(no subject)

Dec 02, 2015 17:51


hawk and hydra
rating: g
characters: Natasha Romanoff, James "Bucky" Barnes, Pepper Potts, Tony Stark
warnings: none
summary: As the dust settles in D.C., the world turns to hunting down HYDRA while Steve chases after the Winter Soldier. Natasha, meanwhile, has her own search to make for a missing archer - and the three things may be more connected than anyone else realizes.

author's note: This is a purposefully incomplete story. The two scenes below came from a prompt by inkvoices:

"No one hears from Clint during the events of Cap 2, or after. Then there's a rumour, or some 'evidence' that he's dead. But Fury, Coulson, Bucky... there's a lot of this 'supposedly dead' going around.

In which Natasha doesn't help Steve and Sam chase Bucky because she's got her own 'dead' guy to find. In which Steve, Sam, and Bucky may eventually join Natasha's manhunt. In which so might the rest of the Avengers. In which everyone becomes pretty convinced that sometimes people do actually die. Everyone except Natasha."

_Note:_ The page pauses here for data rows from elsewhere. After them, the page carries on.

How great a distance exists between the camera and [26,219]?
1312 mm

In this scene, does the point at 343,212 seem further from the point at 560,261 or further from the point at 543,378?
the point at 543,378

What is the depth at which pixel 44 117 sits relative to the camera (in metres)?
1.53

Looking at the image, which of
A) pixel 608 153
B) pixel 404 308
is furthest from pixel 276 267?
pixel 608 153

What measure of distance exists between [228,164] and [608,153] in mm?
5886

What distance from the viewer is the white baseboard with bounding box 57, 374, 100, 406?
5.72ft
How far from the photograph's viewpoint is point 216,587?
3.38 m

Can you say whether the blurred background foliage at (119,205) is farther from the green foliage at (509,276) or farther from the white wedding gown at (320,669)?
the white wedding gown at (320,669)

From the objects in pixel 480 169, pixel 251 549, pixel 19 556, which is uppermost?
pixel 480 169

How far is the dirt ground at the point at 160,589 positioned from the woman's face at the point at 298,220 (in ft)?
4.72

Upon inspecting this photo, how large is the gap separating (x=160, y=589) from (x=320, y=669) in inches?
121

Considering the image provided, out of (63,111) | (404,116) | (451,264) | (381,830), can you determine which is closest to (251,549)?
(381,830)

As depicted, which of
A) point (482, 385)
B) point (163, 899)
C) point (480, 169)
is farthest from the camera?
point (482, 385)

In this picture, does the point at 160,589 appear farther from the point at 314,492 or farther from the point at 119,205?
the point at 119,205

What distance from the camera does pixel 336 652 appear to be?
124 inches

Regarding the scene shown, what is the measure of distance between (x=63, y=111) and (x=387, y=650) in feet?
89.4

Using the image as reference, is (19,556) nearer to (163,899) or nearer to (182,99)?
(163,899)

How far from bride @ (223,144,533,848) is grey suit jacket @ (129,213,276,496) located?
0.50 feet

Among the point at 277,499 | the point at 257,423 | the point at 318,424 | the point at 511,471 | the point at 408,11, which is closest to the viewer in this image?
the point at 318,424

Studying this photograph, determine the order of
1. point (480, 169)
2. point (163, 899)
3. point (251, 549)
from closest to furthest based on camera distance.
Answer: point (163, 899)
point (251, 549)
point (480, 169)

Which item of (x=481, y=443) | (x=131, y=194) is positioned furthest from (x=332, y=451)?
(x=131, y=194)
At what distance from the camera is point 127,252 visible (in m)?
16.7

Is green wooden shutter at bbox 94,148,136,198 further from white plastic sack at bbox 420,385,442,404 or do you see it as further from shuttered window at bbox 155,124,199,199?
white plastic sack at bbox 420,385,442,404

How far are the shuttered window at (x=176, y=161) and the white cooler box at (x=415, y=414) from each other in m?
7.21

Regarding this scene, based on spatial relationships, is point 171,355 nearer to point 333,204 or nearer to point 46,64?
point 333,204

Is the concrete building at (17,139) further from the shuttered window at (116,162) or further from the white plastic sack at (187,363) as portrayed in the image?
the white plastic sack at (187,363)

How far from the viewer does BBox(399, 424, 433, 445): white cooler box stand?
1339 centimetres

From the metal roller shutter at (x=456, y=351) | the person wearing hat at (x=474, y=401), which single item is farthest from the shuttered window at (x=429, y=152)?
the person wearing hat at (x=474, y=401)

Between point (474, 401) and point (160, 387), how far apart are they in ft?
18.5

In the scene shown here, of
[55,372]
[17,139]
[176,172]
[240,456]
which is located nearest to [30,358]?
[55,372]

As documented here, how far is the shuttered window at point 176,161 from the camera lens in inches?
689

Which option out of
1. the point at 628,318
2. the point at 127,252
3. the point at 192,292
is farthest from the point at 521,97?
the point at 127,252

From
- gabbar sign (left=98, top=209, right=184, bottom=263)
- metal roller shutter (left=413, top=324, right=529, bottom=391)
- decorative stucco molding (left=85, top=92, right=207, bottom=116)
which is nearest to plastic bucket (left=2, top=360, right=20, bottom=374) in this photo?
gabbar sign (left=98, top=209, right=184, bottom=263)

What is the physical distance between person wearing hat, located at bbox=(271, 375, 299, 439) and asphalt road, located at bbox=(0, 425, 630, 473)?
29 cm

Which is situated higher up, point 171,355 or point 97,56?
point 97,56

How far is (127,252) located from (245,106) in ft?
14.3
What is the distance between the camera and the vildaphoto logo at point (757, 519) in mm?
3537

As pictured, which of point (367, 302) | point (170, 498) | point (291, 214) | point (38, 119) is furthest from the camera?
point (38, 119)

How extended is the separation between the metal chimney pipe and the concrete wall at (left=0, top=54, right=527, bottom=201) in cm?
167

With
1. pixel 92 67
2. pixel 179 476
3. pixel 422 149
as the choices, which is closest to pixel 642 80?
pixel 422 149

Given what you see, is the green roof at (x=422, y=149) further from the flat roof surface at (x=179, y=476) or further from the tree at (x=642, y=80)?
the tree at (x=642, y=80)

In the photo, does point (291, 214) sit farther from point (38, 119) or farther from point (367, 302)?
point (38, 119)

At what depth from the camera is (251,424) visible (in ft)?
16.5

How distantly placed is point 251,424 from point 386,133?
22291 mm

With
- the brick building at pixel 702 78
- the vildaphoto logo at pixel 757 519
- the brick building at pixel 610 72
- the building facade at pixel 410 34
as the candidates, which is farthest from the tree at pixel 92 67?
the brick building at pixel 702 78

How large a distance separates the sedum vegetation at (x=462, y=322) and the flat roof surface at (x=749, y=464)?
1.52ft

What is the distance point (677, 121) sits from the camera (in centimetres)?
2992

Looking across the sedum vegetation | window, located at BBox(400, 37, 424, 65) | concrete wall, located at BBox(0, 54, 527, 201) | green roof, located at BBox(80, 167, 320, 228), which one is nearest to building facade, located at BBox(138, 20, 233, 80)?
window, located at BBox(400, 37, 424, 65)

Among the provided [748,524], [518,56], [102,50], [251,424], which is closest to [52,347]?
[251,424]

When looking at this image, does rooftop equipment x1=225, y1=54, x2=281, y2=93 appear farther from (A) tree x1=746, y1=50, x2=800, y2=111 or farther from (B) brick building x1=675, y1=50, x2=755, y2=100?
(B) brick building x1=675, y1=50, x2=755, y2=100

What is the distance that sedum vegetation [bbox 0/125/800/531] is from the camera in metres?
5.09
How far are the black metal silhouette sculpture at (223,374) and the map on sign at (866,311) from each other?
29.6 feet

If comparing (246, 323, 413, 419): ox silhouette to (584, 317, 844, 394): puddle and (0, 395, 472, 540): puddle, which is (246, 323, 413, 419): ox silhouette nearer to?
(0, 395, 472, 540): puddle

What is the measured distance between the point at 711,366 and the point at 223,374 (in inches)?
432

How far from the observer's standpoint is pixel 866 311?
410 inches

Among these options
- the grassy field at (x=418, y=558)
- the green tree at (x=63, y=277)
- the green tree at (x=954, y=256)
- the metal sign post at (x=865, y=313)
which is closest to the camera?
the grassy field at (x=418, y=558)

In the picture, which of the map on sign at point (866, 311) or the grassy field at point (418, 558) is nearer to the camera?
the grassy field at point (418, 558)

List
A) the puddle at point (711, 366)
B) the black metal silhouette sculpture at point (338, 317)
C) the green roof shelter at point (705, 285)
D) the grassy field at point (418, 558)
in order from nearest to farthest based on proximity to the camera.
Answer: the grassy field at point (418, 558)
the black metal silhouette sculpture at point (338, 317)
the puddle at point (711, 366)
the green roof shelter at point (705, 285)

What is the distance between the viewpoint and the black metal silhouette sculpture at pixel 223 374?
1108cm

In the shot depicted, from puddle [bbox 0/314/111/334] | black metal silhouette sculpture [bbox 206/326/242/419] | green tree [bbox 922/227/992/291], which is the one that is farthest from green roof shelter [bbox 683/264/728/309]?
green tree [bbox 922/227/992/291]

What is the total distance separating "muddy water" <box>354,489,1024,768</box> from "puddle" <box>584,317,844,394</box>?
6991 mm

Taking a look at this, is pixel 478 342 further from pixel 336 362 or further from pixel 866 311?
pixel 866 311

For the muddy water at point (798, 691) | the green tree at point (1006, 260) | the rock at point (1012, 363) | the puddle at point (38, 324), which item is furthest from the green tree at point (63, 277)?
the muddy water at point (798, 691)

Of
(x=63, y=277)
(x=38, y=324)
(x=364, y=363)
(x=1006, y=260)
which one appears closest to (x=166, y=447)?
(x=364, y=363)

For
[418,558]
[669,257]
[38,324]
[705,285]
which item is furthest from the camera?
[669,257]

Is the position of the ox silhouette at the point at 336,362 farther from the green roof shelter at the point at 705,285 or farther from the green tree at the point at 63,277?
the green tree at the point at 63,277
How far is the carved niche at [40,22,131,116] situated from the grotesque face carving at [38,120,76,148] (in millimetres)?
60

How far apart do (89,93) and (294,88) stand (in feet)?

What if Clint had been captured by HYDRA? After all, if you're going to imitate or use the staff, what better subject to study than someone it has been used on before? These scenes are all that came of the prompt, but I like them nonetheless. Enjoy a glimpse of the Barton Manhunt 2014!

Day 2 of this year's 12 Days of Winter hard drive clean-out.

He finds her in a diner outside of Cleveland, lost among the winds of the Great Lakes and the souls of two million people.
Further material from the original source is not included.